The KF Case Study supports the Working Memory Model. KF suffered brain damage from a motorcycle accident that damaged his short-term memory.

KF’s impairment was mainly for verbal information – his memory for visual information was largely unaffected. This shows that there are separate STM components for visual information (VSS) and verbal information (phonological loop).

The working memory model does not over-emphasize the importance of rehearsal for STM retention, in contrast to the multi-store model.

Empirical Evidence for Working Memory

What evidence is there that working memory exists, that it comprises several parts, that perform different tasks? Working memory is supported by dual-task studies (Baddeley and Hitch, 1976).

The working memory model makes the following two predictions:

1. If two tasks make use of the same component (of working memory), they cannot be performed successfully together.

2. If two tasks make use of different components, it should be possible to perform them as well as together as separately.

Key Study: Baddeley and Hitch (1976)

Aim: To investigate if participants can use different parts of working memory at the same time.

Method: Conducted an experiment in which participants were asked to perform two tasks at the same time (dual task technique) – a digit span task which required them to repeat a list of numbers, and a verbal reasoning task which required them to answer true or false to various questions (e.g., B is followed by A?).

Results: As the number of digits increased in the digit span tasks, participants took longer to answer the reasoning questions, but not much longer – only fractions of a second.  And, they didn”t make any more errors in the verbal reasoning tasks as the number of digits increased.

Conclusion: The verbal reasoning task made use of the central executive and the digit span task made use of the phonological loop.

Brain Imaging Studies

Several neuroimaging studies have attempted to identify distinct neural correlates for the phonological loop and visuospatial sketchpad posited by the multi-component model.

For example, some studies have found that tasks tapping phonological storage tend to activate more left-hemisphere perisylvian language areas, whereas visuospatial tasks activate more right posterior regions like the parietal cortex (Smith & Jonides, 1997).

However, the overall pattern of results remains complex and controversial. Meta-analyses often fail to show consistent localization of verbal and visuospatial working memory (Baddeley, 2012).

There is significant overlap in activation, which may reflect binding processes through the episodic buffer, as well as common executive demands.

Differences in paradigms and limitations of neuroimaging methodology further complicate mapping the components of working memory onto distinct brain regions or circuits (Henson, 2001).

While neuroscience offers insight into working memory, Baddeley (2012) argues that clear anatomical localization is unlikely given the distributed and interactive nature of working memory. Specifically, he suggests that each component likely comprises a complex neural circuit rather than a circumscribed brain area.

Additionally, working memory processes are closely interrelated with other systems for attention, perception and long-term memory. Thus, neuroimaging provides clues but has not yet offered definitive evidence to validate the separable storage components posited in the multi-component framework.

Required task 1:
Which lines of the records contain the word "planter"? Locate each one and copy it.
The working memory passage has no connection to the records.

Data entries

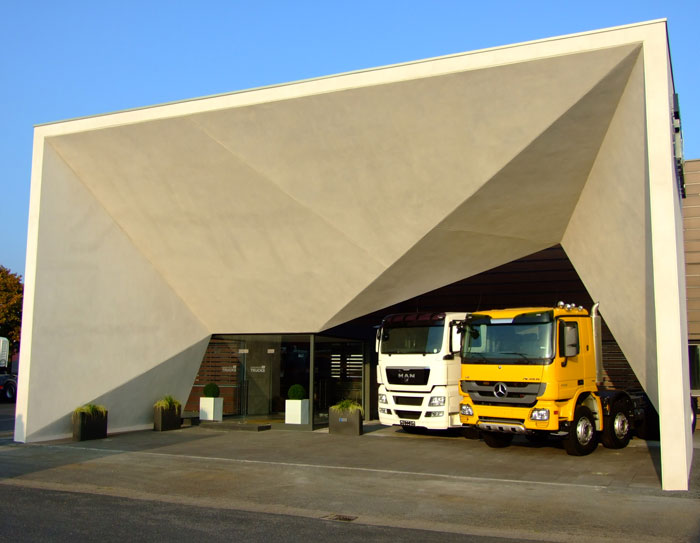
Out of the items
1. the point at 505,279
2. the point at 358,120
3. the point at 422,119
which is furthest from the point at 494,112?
the point at 505,279

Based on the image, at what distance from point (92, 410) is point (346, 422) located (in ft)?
19.0

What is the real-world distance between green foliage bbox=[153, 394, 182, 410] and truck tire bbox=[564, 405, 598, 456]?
9846mm

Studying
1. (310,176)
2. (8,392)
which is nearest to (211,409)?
(310,176)

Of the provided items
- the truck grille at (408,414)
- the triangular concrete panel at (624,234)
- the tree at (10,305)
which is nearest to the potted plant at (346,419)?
the truck grille at (408,414)

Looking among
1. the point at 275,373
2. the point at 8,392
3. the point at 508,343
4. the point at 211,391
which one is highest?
the point at 508,343

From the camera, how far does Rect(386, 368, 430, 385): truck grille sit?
535 inches

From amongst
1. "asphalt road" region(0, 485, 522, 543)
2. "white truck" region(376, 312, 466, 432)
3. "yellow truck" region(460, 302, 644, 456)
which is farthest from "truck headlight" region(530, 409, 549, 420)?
"asphalt road" region(0, 485, 522, 543)

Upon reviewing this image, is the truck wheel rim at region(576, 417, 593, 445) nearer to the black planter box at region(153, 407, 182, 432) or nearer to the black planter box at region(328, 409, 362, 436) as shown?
the black planter box at region(328, 409, 362, 436)

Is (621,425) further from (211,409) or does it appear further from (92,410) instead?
(92,410)

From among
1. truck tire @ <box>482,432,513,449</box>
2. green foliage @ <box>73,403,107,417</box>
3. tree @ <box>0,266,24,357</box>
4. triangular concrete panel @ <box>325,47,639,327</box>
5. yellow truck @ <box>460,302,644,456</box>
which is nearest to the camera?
triangular concrete panel @ <box>325,47,639,327</box>

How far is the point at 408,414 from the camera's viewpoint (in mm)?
13844

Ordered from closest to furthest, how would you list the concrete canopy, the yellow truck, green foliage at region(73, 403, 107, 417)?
the concrete canopy → the yellow truck → green foliage at region(73, 403, 107, 417)

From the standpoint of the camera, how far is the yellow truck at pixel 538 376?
36.0 ft

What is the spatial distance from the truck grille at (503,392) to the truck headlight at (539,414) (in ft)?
0.46
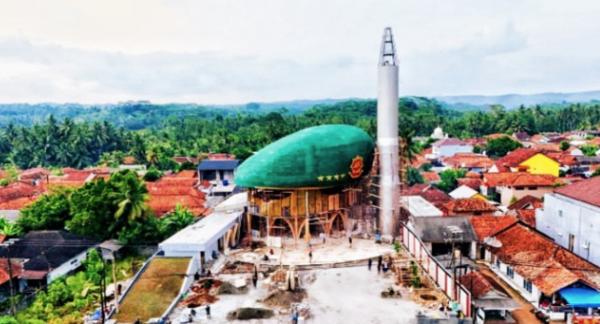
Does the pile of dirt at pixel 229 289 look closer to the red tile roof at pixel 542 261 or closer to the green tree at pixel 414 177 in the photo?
the red tile roof at pixel 542 261

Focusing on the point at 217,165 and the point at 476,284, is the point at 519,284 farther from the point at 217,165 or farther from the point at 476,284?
the point at 217,165

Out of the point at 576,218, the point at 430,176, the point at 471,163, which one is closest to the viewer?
the point at 576,218

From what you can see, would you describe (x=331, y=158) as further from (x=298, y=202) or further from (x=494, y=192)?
(x=494, y=192)

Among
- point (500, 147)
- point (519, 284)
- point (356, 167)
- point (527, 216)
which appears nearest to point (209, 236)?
point (356, 167)

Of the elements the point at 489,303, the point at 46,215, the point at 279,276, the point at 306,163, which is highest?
the point at 306,163

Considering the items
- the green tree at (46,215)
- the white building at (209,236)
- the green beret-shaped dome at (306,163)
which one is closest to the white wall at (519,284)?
the green beret-shaped dome at (306,163)

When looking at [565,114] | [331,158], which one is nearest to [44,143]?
[331,158]

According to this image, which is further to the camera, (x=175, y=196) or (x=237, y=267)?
(x=175, y=196)
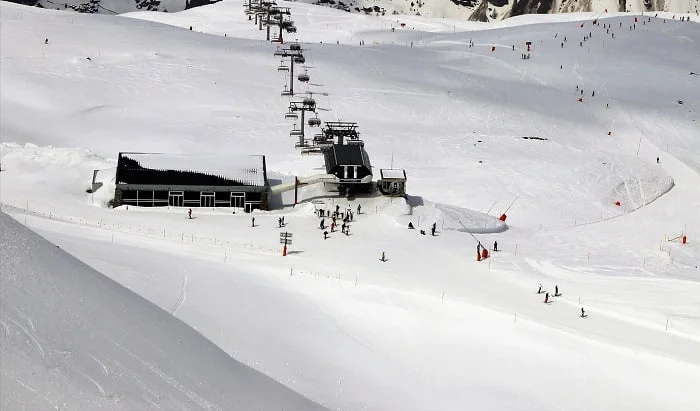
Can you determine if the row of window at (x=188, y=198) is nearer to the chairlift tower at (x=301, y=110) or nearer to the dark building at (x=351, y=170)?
the dark building at (x=351, y=170)

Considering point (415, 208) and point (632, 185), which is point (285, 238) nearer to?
point (415, 208)

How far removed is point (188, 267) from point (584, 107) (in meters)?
38.4

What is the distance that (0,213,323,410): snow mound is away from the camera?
11.0 m

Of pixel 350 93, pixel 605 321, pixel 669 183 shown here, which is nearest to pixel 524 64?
pixel 350 93

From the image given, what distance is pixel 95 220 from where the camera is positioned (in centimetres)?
3169

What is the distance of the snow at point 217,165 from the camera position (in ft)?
116

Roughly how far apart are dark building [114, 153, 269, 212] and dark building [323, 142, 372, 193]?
9.86 ft

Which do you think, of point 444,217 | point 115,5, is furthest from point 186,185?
point 115,5

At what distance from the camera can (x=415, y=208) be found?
34.8m

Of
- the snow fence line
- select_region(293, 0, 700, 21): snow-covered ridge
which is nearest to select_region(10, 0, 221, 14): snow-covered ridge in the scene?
select_region(293, 0, 700, 21): snow-covered ridge

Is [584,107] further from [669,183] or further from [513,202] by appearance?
[513,202]

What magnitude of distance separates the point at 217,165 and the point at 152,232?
616 cm

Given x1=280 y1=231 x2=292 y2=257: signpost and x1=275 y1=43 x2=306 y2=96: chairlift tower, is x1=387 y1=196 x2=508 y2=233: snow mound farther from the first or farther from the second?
x1=275 y1=43 x2=306 y2=96: chairlift tower

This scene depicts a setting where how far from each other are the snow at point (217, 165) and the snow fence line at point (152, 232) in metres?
4.67
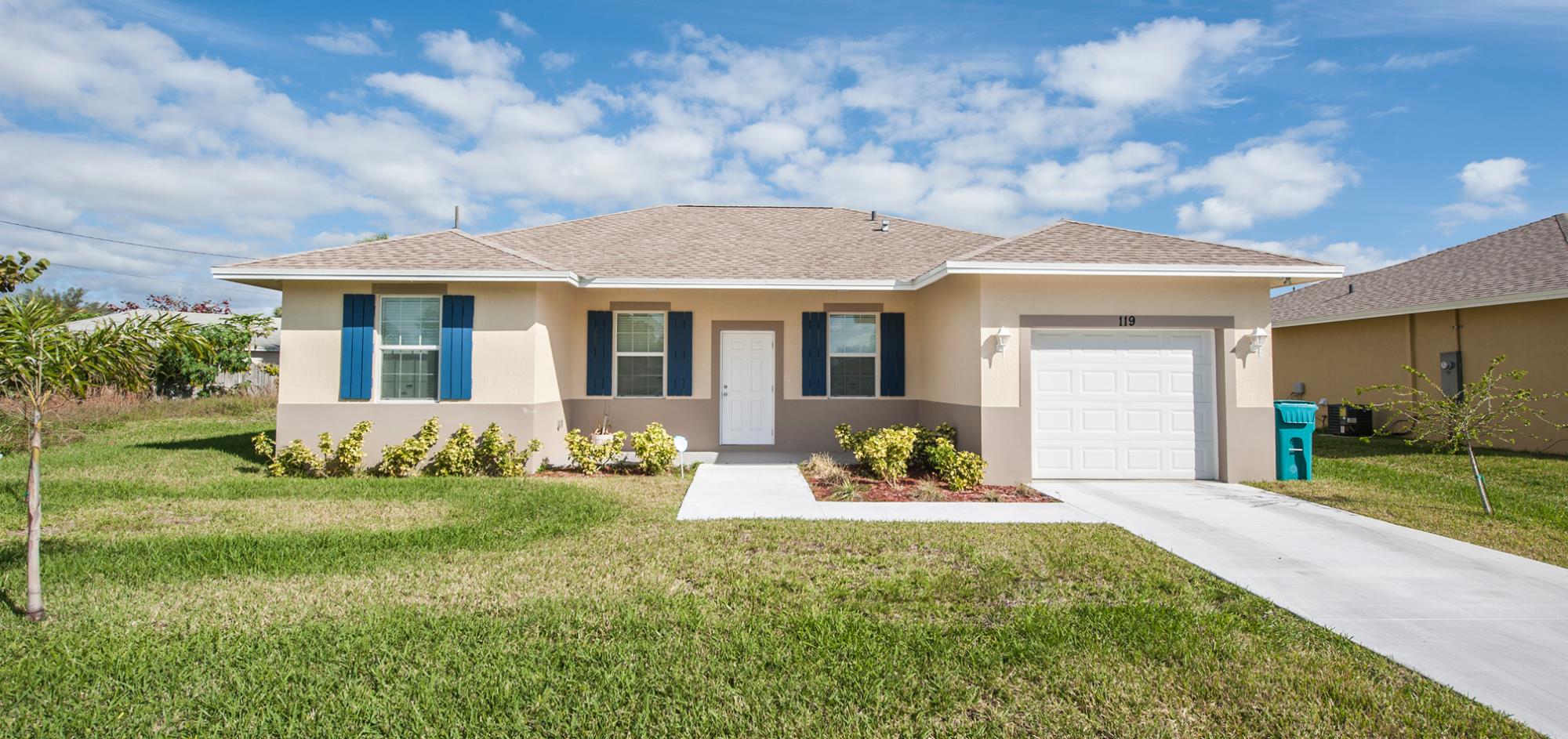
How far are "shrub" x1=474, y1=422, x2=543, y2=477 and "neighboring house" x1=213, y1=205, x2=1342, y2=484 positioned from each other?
391 millimetres

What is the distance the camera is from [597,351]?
1179 cm

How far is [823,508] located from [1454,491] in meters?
8.01

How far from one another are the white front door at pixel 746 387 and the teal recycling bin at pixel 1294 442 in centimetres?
740

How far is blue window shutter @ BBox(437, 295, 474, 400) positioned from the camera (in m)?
9.92

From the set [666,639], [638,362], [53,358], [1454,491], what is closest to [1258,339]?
[1454,491]

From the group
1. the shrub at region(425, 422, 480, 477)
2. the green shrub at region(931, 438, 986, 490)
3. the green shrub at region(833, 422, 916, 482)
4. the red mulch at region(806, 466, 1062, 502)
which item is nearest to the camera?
the red mulch at region(806, 466, 1062, 502)

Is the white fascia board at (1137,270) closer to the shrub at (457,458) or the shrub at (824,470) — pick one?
the shrub at (824,470)

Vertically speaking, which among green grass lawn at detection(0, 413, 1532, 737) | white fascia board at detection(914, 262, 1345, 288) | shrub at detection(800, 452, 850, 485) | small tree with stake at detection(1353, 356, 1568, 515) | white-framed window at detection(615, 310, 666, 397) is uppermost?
white fascia board at detection(914, 262, 1345, 288)

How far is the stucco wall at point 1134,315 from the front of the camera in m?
9.09

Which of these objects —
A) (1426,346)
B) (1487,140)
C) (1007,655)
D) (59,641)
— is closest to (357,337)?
(59,641)

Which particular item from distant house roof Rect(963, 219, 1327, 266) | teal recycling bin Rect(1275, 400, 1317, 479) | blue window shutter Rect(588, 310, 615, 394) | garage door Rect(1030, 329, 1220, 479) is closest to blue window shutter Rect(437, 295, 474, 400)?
blue window shutter Rect(588, 310, 615, 394)

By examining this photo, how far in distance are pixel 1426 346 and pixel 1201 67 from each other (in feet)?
26.7

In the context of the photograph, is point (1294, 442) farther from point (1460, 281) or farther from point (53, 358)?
point (53, 358)

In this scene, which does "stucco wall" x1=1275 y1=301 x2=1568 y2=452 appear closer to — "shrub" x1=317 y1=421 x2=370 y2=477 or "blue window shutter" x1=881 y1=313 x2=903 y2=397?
"blue window shutter" x1=881 y1=313 x2=903 y2=397
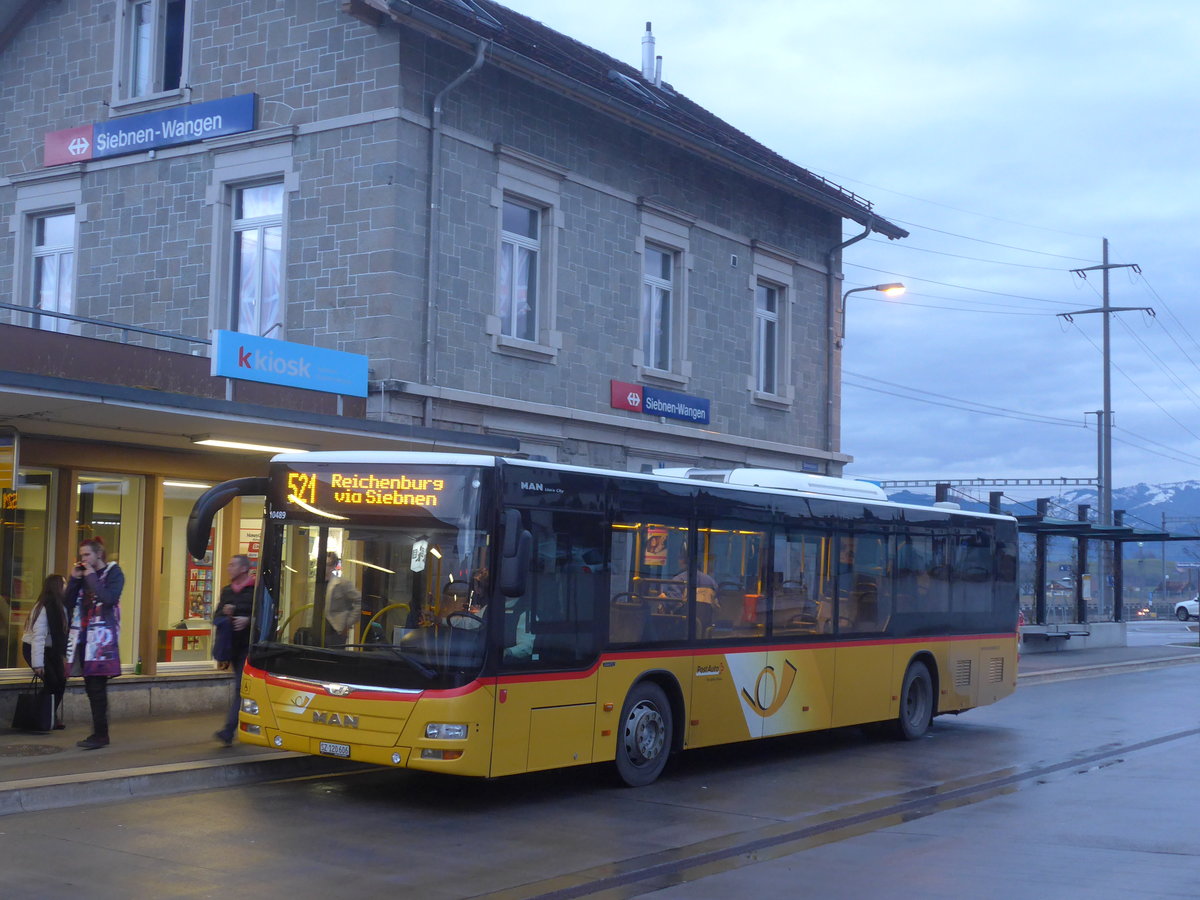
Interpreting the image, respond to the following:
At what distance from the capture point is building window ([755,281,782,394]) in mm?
25547

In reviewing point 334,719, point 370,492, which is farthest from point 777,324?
point 334,719

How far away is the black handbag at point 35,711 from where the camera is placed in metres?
13.1

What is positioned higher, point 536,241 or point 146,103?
point 146,103

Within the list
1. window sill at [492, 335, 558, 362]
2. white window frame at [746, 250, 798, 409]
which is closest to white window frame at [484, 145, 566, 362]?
window sill at [492, 335, 558, 362]

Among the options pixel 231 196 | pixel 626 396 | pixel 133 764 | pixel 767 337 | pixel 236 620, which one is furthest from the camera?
pixel 767 337

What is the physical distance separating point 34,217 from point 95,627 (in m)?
11.0

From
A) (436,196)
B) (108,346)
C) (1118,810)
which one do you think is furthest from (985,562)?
(108,346)

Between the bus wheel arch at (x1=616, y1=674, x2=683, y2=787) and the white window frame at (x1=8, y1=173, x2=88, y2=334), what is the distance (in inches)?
470

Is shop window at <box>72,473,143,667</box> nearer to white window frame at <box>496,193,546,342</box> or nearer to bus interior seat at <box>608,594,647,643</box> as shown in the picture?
white window frame at <box>496,193,546,342</box>

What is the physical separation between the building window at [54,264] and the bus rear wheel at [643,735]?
1239 centimetres

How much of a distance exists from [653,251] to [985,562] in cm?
801

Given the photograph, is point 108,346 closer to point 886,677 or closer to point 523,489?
point 523,489

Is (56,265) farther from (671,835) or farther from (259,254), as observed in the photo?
(671,835)

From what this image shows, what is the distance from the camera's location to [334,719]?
1037cm
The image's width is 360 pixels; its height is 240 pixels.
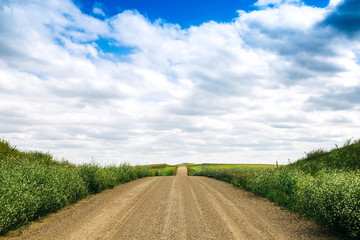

Required task 2:
Which published sources does the working memory passage cite by author and year? List each one once.

Task response 1:
Upon reviewing this image, is the truck wheel rim at region(576, 417, 593, 445) nearer to the black planter box at region(153, 407, 182, 432) or nearer to the black planter box at region(328, 409, 362, 436) as shown?
the black planter box at region(328, 409, 362, 436)

Task response 2:
Baddeley and Hitch (1976)
Smith & Jonides (1997)
Baddeley (2012)
Henson (2001)